Mais quand tous les adversaires (Octave, Lepide, Antoine, Brutus et Cassius) cessent les combats et que le triumvirat se met en place, exilant Brutus et les siens, tous font appel à lui en même temps. C’est sans doute à cela qu’on reconnaît un vrai sage… Mais comment installer un pouvoir autoritaire (dont la première action sera de spolier les biens des plus riches…) en laissant vivre la voix de la Liberté et de l’idéal ? Cicéron doit mourir, et il le sent, qui ne fuit pas.
La République idéale
Bouleversé, il a dû reconnaître que cette République idéale dont il rêve pour sa patrie, cette renaissance de l’ancienne morale romaine, ne pourrait plus être réalisée en ces temps de mollesse.Mais comme, en se heurtant à la réalité dure et concrète, il n’a pu accomplir cet acte salvateur, il veut au moins sauver son rêve pour le transmettre à une postérité plus sage.
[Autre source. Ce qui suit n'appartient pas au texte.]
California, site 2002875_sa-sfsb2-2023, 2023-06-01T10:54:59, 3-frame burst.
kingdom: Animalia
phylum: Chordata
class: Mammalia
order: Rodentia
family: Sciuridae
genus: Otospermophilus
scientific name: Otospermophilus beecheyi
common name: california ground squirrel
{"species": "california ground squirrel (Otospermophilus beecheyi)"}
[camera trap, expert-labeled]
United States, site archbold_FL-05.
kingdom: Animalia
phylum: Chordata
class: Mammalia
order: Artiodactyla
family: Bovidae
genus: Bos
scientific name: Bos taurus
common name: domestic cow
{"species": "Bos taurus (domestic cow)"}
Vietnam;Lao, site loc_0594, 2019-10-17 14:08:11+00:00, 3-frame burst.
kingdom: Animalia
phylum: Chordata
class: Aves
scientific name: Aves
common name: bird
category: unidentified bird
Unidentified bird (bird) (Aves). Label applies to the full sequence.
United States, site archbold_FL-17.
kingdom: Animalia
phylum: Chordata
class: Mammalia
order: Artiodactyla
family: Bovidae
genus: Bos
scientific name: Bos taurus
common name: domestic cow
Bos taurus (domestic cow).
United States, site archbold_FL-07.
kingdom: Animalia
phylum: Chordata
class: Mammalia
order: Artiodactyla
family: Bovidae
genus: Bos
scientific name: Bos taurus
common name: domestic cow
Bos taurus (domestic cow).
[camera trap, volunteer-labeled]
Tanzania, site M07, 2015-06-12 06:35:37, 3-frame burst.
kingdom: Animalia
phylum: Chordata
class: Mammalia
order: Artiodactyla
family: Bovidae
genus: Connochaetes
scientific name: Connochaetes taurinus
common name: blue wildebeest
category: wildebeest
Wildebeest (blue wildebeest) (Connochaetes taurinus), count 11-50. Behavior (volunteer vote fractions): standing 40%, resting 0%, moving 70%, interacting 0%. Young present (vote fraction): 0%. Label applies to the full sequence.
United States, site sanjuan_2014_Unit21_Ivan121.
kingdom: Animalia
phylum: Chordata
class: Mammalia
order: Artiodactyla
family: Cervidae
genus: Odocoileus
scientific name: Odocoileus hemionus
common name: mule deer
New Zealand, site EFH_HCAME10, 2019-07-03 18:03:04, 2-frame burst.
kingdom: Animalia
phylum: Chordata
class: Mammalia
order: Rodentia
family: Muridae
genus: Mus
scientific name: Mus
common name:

Le rêve de Cicéron meurt avec la République qu’il a tant aimé. Il restera lui-même la figure de l’idéal en matière de pensée, d’engagement, de hauteur d’esprit et de responsabilité.
Et si Zweig était le Cicéron du XXe siècle ? C’est en tout cas ce que peut laisser suggérer le choix de l’épisode de la vie du romain choisi pour cette biographie. L’intellectuel qui fuit la dictature, qui est la seule conscience éclairée de son temps, qui se retire pour mieux écrire et qui finalement fait le choix de la mort, lequel est-ce ? Ou bien les deux, car si Cicéron fait demi tour sur le chemin de l’exil pour revenir en Italie et pour ainsi dire se livrer à ses bourreaux, Zweig se suicide. Deux manières de s’offrir à la mort.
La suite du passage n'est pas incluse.